### Texto mostrado

El necesario silencio que
nos falta
Ramón
Andrés (Pamplona, 1955), estudioso de la cultura y músico apasionado, es autor
de libros tan singulares como El mundo en
el oído —un ensayo sobre el nacimiento de la música— o una amena biografía
de Johan Sebastian Bach (ambos en Acantilado). Ahora presenta una novedosa
antología de textos breves sobre el silencio, esa “música callada” que tan bien
escuchó San Juan de la Cruz, y sin la cual es imposible el recogimiento en uno
mismo. Los textos proceden de las obras más o menos olvidadas de la
extraordinaria pléyade de místicos españoles que, como el mencionado autor del Cántico espiritual, floreció entre los siglos XVI y XVII.
Son veinte nombres los que contiene este
inusual breviario de paz y armonía: Teresa de Jesús y María de Ágreda, las
únicas mujeres entre varones de tanto renombre como Luis de León o su homónimo
de Granada; y también, Juan de Valdés, Pedro de Alcántara o el padre del
quietismo español: Miguel de Molinos. Junto a ellos encontramos a Francisco de
Osuna, Juan de Ávila o Juan Falconi, y a otros tantos autores de similar
intención.
Algunos de ellos descendían de familias
acomodadas, otros tenían herencia judía; y también hubo quien creció en la más
absoluta pobreza. Abrazaron el monacato, los libros, la oración y el gusto por
la soledad y el silencio. Poco les interesaba la escolástica con sus
disquisiciones alambicadas para conceptualizar a Dios; en lugar de la lógica
siguieron la vía mística: la comunicación sin palabras con la divinidad, sin
pensamientos siquiera, mediante una ascética mental que brota del vacío y en la
nada se ampara. Varios de estos autores fueron perseguidos por la Inquisición y
sufrieron cautiverio acusados de “iluminados” o sólo a causa de su heterodoxa
singularidad. Todos recomendaron el recogimiento interior y la meditación, la
escucha atenta del ser en la oquedad del silencio junto al apartamiento del
“mundanal ruïdo”, como poetizó Fray Luis de León; tal era la vía idónea para
“abandonar” el cuerpo mortal y desasirse del mundo evanescente de las cosas
aboliendo un ego que consideraban vano, de igual manera.

######
### Datos del conjunto

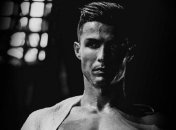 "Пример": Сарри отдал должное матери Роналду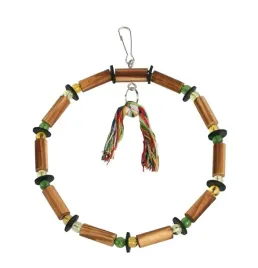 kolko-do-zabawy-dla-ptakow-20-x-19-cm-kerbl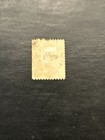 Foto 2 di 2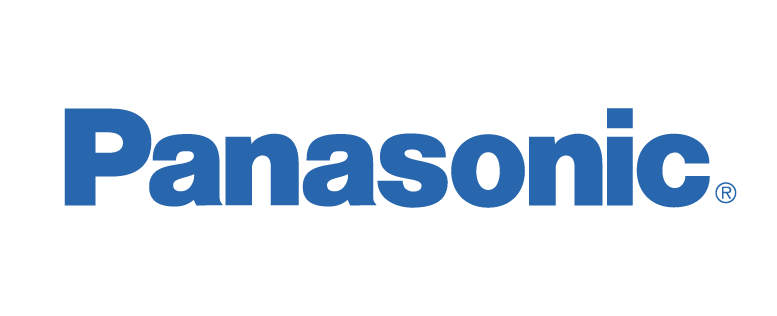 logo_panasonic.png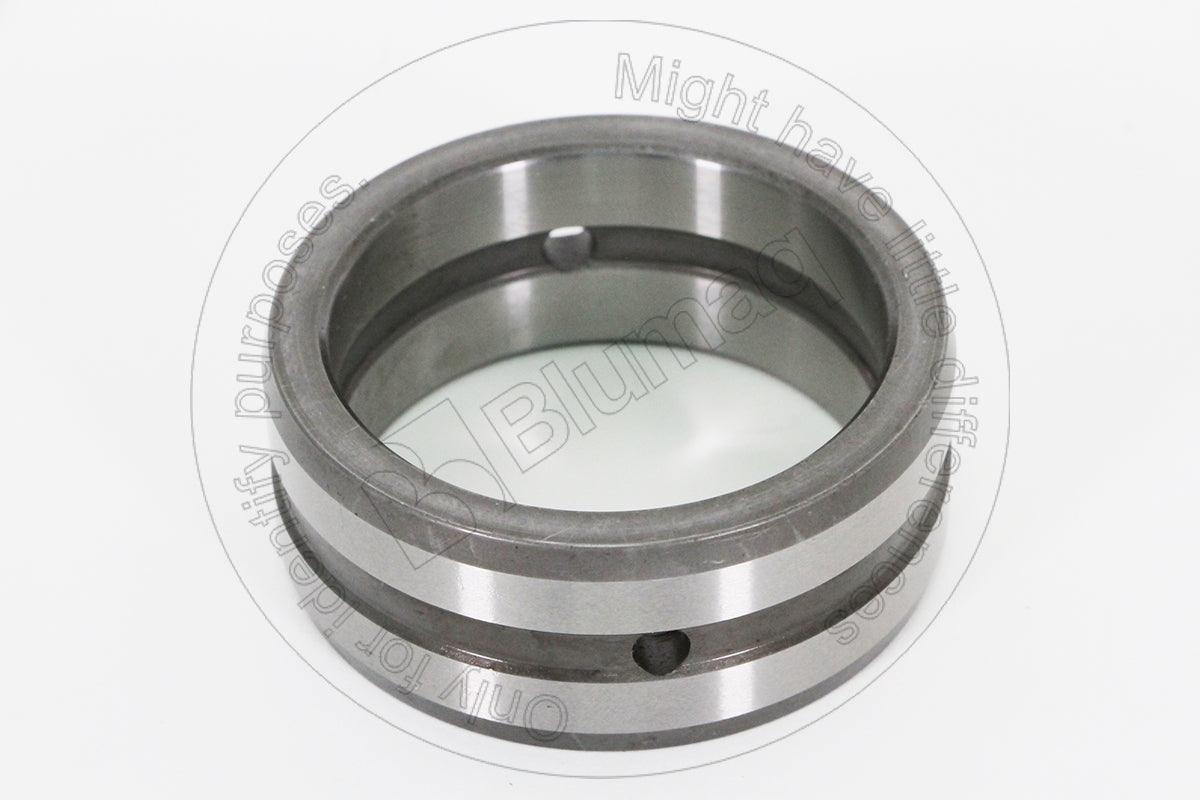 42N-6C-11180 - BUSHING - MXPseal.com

######

Retoma el texto sobre la antología de místicos españoles y continúalo a partir de su última oración. Los datos no tienen relación con el texto.

En su excelente introducción, Ramón Andrés
recuerda que los místicos españoles nada tuvieron que envidiar a los yoguis y
bodisatvas de la India; tampoco a sus antecesores europeos, entre ellos, el
Maestro Eckhart o Johannes Tauler. Occidentales y orientales nadaron en la
misma corriente; y así, hasta nuestros días, en los que líderes espirituales
tales como el desaparecido y tan celebrado Krishnamurti continuaron enseñando
métodos de meditación con los que alcanzar ese estado de lucidez extásica que
sólo sobreviene cuando “cesa el parloteo de las palabras en el interior de la
mente”, ese runrún interior que nos desasosiega y que sólo es trasunto del
incansable rechinar del mundo. Sin la bendición del necesario silencio que tan
a menudo nos falta, ni se descansa ni se piensa y ni tan siquiera se goza en
paz; los místicos iban aún más allá, puesto que callando buscaban y encontraban
a Dios.
No sufrir compañía |
En suma,
éste es un libro para llevárselo a un remanso tranquilo, aislarse en sus textos
—tan elocuentes, por lo demás, en su castellano dorado— y olvidarse del tráfago
cotidiano; y aunque Dios permanezca en la lejanía, quizás disfrutaremos el
atisbo de algo parecido a lo que debe de ser el envidiable sosiego de su
presencia. L.F.M.C.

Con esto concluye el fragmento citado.